Question

Assuming the balls to be identical except for difference in colours, the number of ways in which one or more balls can be selected from 10 white, 9 green and 7 black balls is
(a) 879
(b) 880
(c) 629
(d) 630

Answer 1

Hint: To solve this question we use a concept of selection of some elements from the given set of elements. Total number of ways in which a selection can be done by taking some or all out of \[(p+q+r)\] items where p are alike, q are alike, r alike is given by \[[(1+p)(1+q)(1+r)-1]\].

Complete step-by-step answer:
Similarly if we are given to determine or select more than (p+q+r) items from the set or (p+q+r…..) elements from the set then the number of ways to do so is \[[(1+p)(1+q)(1+r)........-1]\]

We are given in the question as 10 White, 9 Green and 7 Black balls.
To use the formula as stated let us assume p=10 White balls, q=9 Green balls and r=7 Black balls.
Now here in the question we are only given to determine the number of ways in which one or more balls can be selected from 10 white, 9 green and 7 black balls, that is, the number of ways in which one or more balls can be selected from p, q are r items.
We have, total number of ways in which a selection can be done by taking some or all of \[(p+q+r)\]items where p are alike , q are alike , r alike is given by \[[(1+p)(1+q)(1+r)-1]\].
Substituting the values of p=10, q=9 and r=7 we get,
\[[(1+p)(1+q)(1+r)-1]=[(1+10)(1+9)(1+7)-1]\]
\[\Rightarrow [(1+p)(1+q)(1+r)-1]=[(11)(10)(8)-1]\]
\[\Rightarrow [(1+p)(1+q)(1+r)-1]=[880-1]\]
\[\Rightarrow [(1+p)(1+q)(1+r)-1]=879\]
Hence, the total number of ways in which a selection can be done by taking some or all of \[(p+q+r)\]items where p are alike, q are alike, r alike is given by 879.
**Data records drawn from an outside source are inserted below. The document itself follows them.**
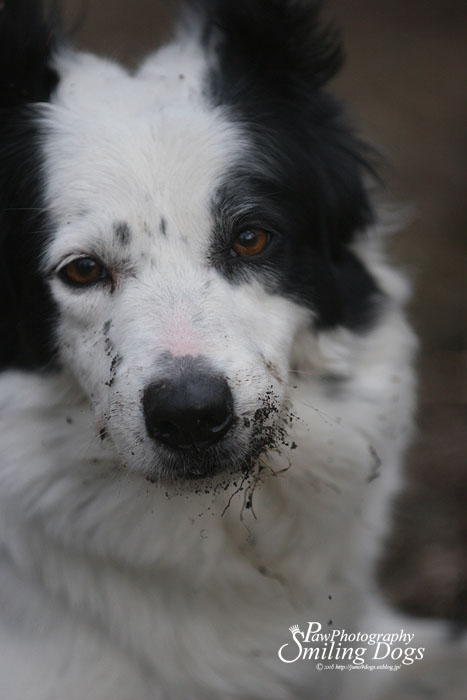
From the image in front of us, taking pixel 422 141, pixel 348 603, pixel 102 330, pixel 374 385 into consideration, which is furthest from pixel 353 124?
pixel 422 141

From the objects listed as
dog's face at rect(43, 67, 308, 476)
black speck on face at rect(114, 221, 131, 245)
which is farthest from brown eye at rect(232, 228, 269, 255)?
black speck on face at rect(114, 221, 131, 245)

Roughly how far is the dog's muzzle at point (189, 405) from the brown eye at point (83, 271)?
0.52 m

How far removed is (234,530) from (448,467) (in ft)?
7.51

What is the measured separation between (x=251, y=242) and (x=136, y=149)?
46cm

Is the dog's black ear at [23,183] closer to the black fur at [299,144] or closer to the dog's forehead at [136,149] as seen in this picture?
the dog's forehead at [136,149]

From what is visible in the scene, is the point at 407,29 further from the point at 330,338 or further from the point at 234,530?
the point at 234,530

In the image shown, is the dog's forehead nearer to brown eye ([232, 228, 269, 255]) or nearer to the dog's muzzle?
brown eye ([232, 228, 269, 255])

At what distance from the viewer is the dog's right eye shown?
8.55ft

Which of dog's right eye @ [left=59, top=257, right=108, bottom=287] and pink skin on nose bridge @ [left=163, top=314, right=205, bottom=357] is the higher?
dog's right eye @ [left=59, top=257, right=108, bottom=287]

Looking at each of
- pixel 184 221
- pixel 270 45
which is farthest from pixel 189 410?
pixel 270 45

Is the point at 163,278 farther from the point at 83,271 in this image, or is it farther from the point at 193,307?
the point at 83,271

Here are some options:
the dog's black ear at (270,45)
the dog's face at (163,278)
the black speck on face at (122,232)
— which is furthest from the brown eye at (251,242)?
the dog's black ear at (270,45)

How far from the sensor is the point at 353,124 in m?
3.18

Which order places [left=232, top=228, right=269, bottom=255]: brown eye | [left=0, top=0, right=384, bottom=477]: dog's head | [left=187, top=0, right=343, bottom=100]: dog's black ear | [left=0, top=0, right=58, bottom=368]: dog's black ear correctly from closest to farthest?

Therefore, the number of ways in which one or more balls can be selected from 10 white, 9 green and 7 black balls is 879.

Note: The possibility of mistake is that we can assume all balls of every colour to be distinct or different from each other, it will give a wrong implemented formula, which is not the case because given is that all the balls of same colour are identical and difference in between them is only considered only with respect to colour. There is also an alternative method to do this question which is given by selecting r out of n items as \[{}_{r}^{n}C=\dfrac{n!}{(r!)(n-r)!}\]